▶ [About this exercise]: What you should give back is every line from the one containing "Indische schrijfster Paula" through the last line of the records below, word for word and without pictures.

--------------------------------------------------

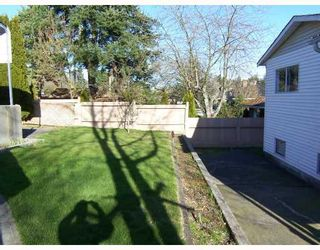 Photo 10: 6563 NEVILLE Street in Burnaby: South Slope House for sale (Burnaby South)  : MLS®# V698546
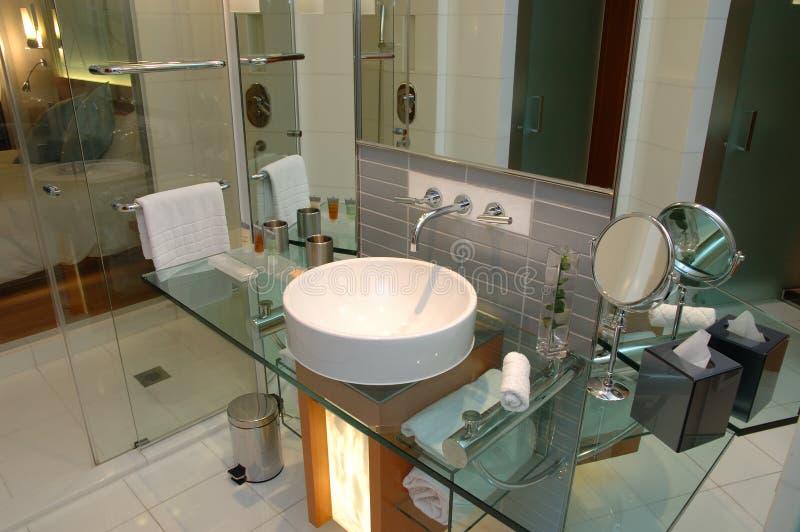 Cuarto de baño moderno del hotel fotos de archivo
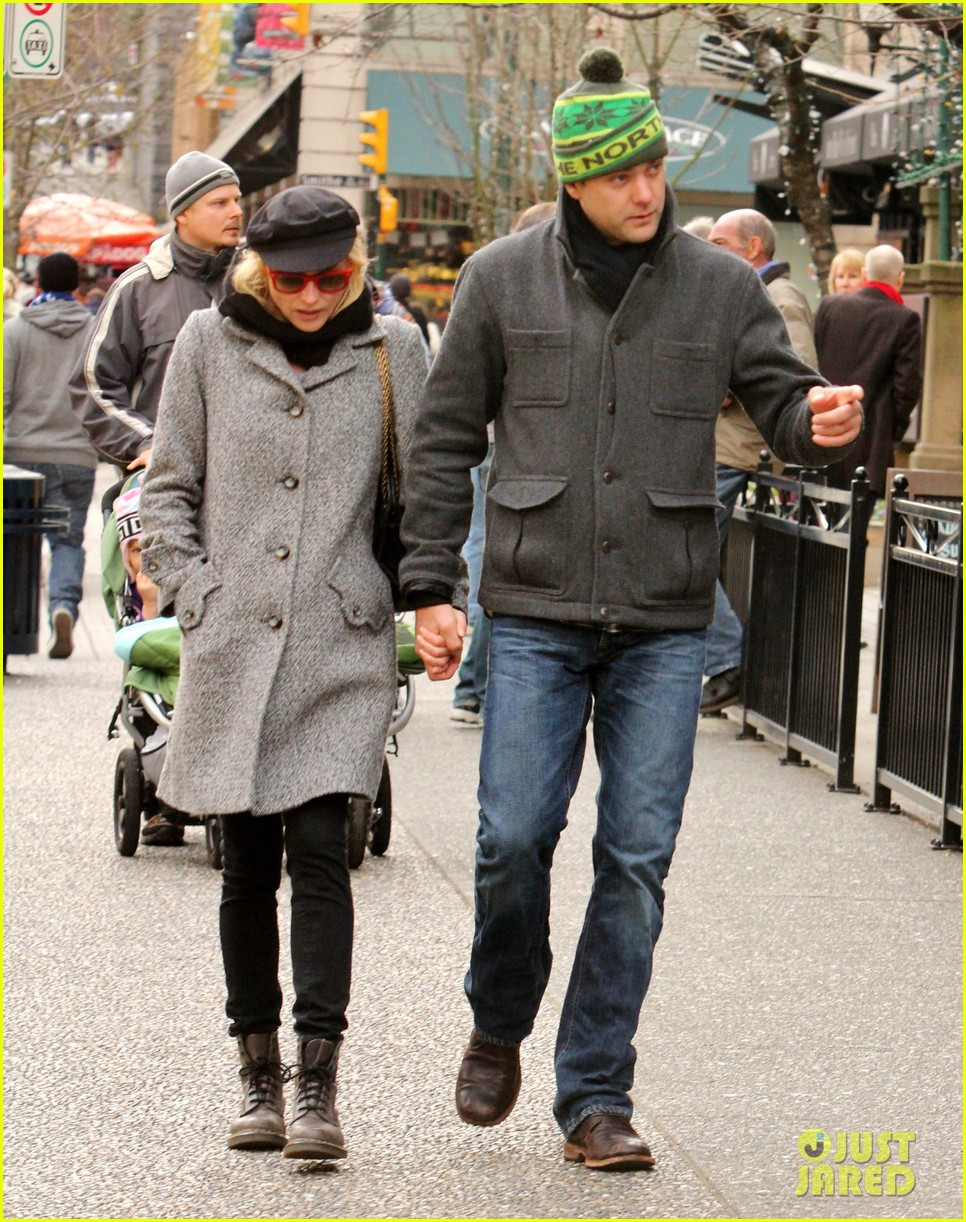 diane kruger joshua jackson holiday shopping kisses 012772181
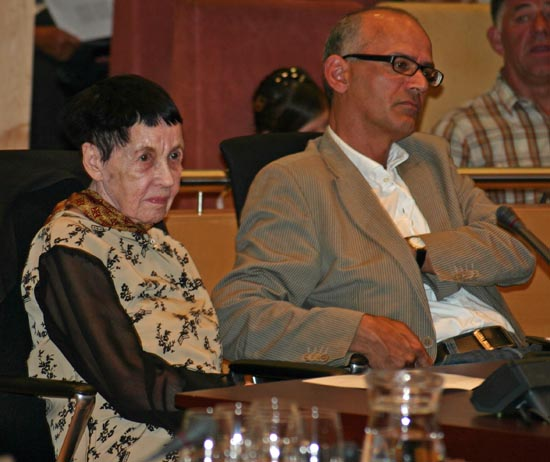 Indische schrijfster Paula Gomes was in 2007 eregast van de herdenking. Hier zit ze in de raadzaal naast PION-bestuurslid en voorzitter van Stichting SARI Peter van Riel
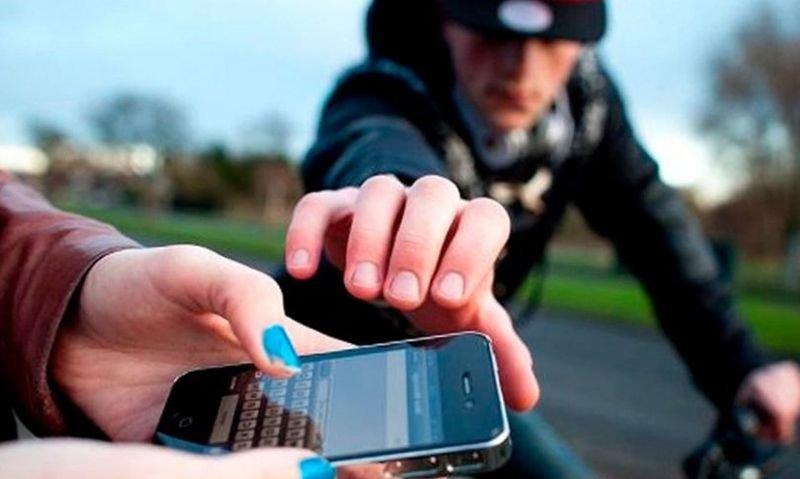 Вирвав з рук телефон, гроші і втік – в Червонограді на вулиці пограбували чоловіка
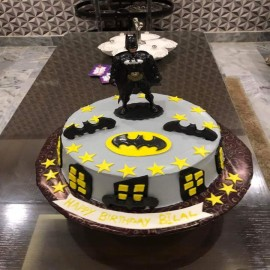 Batman cake prices in Lahore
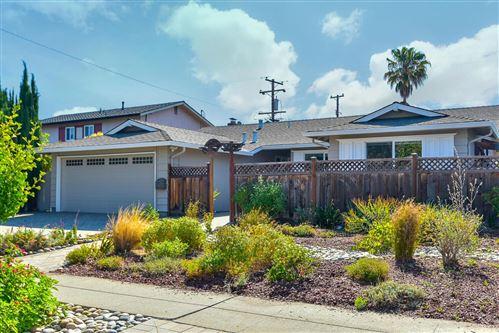Photo of 1060 Del Cambre Drive, SAN JOSE, CA 95129 (MLS # ML81851733)
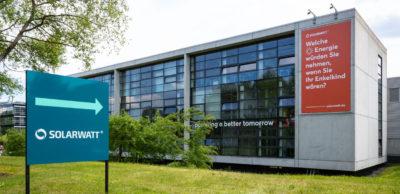 """Der Photovoltaik-Spezialist Solarwatt Dresden und der Automobilhersteller BMW bauen mit """"Battery flex""""ihre Zusammenarbeit bei Batteriespeichern aus."""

--------------------------------------------------

▶ [Response]:
 Indische schrijfster Paula Gomes was in 2007 eregast van de herdenking. Hier zit ze in de raadzaal naast PION-bestuurslid en voorzitter van Stichting SARI Peter van Riel
 Вирвав з рук телефон, гроші і втік – в Червонограді на вулиці пограбували чоловіка
 Batman cake prices in Lahore
Photo of 1060 Del Cambre Drive, SAN JOSE, CA 95129 (MLS # ML81851733)
 """Der Photovoltaik-Spezialist Solarwatt Dresden und der Automobilhersteller BMW bauen mit """"Battery flex""""ihre Zusammenarbeit bei Batteriespeichern aus."""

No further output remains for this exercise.